** Opening Material shown block **
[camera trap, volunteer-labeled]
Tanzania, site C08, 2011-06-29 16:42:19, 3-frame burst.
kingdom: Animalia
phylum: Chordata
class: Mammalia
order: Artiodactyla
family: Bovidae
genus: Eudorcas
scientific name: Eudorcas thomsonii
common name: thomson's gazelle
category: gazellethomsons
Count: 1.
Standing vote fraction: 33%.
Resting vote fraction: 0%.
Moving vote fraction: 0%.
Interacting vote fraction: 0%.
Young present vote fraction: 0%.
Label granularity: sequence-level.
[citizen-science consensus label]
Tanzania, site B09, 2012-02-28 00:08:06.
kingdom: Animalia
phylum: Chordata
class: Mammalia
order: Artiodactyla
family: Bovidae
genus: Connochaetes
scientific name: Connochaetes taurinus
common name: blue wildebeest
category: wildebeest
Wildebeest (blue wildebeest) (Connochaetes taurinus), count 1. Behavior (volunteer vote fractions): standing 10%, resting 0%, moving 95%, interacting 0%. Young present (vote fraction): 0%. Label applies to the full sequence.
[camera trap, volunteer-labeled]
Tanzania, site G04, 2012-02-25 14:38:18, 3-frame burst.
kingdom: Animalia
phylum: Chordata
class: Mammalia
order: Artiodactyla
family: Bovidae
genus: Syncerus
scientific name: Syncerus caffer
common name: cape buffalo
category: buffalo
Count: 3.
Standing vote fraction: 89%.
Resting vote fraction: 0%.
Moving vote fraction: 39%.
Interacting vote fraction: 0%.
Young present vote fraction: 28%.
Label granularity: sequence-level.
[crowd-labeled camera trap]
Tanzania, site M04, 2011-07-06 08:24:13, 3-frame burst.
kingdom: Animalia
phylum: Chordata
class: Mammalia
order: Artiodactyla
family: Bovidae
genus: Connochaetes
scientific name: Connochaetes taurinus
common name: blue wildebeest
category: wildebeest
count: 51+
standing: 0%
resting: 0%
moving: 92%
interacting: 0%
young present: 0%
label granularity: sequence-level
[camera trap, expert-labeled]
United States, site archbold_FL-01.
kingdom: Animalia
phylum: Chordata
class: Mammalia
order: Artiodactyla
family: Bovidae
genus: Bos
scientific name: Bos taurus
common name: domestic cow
** Closing Material shown block **
Please output the full listing one more time, exactly.

> **Response to this task**
[camera trap, volunteer-labeled]
Tanzania, site C08, 2011-06-29 16:42:19, 3-frame burst.
kingdom: Animalia
phylum: Chordata
class: Mammalia
order: Artiodactyla
family: Bovidae
genus: Eudorcas
scientific name: Eudorcas thomsonii
common name: thomson's gazelle
category: gazellethomsons
Count: 1.
Standing vote fraction: 33%.
Resting vote fraction: 0%.
Moving vote fraction: 0%.
Interacting vote fraction: 0%.
Young present vote fraction: 0%.
Label granularity: sequence-level.
[citizen-science consensus label]
Tanzania, site B09, 2012-02-28 00:08:06.
kingdom: Animalia
phylum: Chordata
class: Mammalia
order: Artiodactyla
family: Bovidae
genus: Connochaetes
scientific name: Connochaetes taurinus
common name: blue wildebeest
category: wildebeest
Wildebeest (blue wildebeest) (Connochaetes taurinus), count 1. Behavior (volunteer vote fractions): standing 10%, resting 0%, moving 95%, interacting 0%. Young present (vote fraction): 0%. Label applies to the full sequence.
[camera trap, volunteer-labeled]
Tanzania, site G04, 2012-02-25 14:38:18, 3-frame burst.
kingdom: Animalia
phylum: Chordata
class: Mammalia
order: Artiodactyla
family: Bovidae
genus: Syncerus
scientific name: Syncerus caffer
common name: cape buffalo
category: buffalo
Count: 3.
Standing vote fraction: 89%.
Resting vote fraction: 0%.
Moving vote fraction: 39%.
Interacting vote fraction: 0%.
Young present vote fraction: 28%.
Label granularity: sequence-level.
[crowd-labeled camera trap]
Tanzania, site M04, 2011-07-06 08:24:13, 3-frame burst.
kingdom: Animalia
phylum: Chordata
class: Mammalia
order: Artiodactyla
family: Bovidae
genus: Connochaetes
scientific name: Connochaetes taurinus
common name: blue wildebeest
category: wildebeest
count: 51+
standing: 0%
resting: 0%
moving: 92%
interacting: 0%
young present: 0%
label granularity: sequence-level
[camera trap, expert-labeled]
United States, site archbold_FL-01.
kingdom: Animalia
phylum: Chordata
class: Mammalia
order: Artiodactyla
family: Bovidae
genus: Bos
scientific name: Bos taurus
common name: domestic cow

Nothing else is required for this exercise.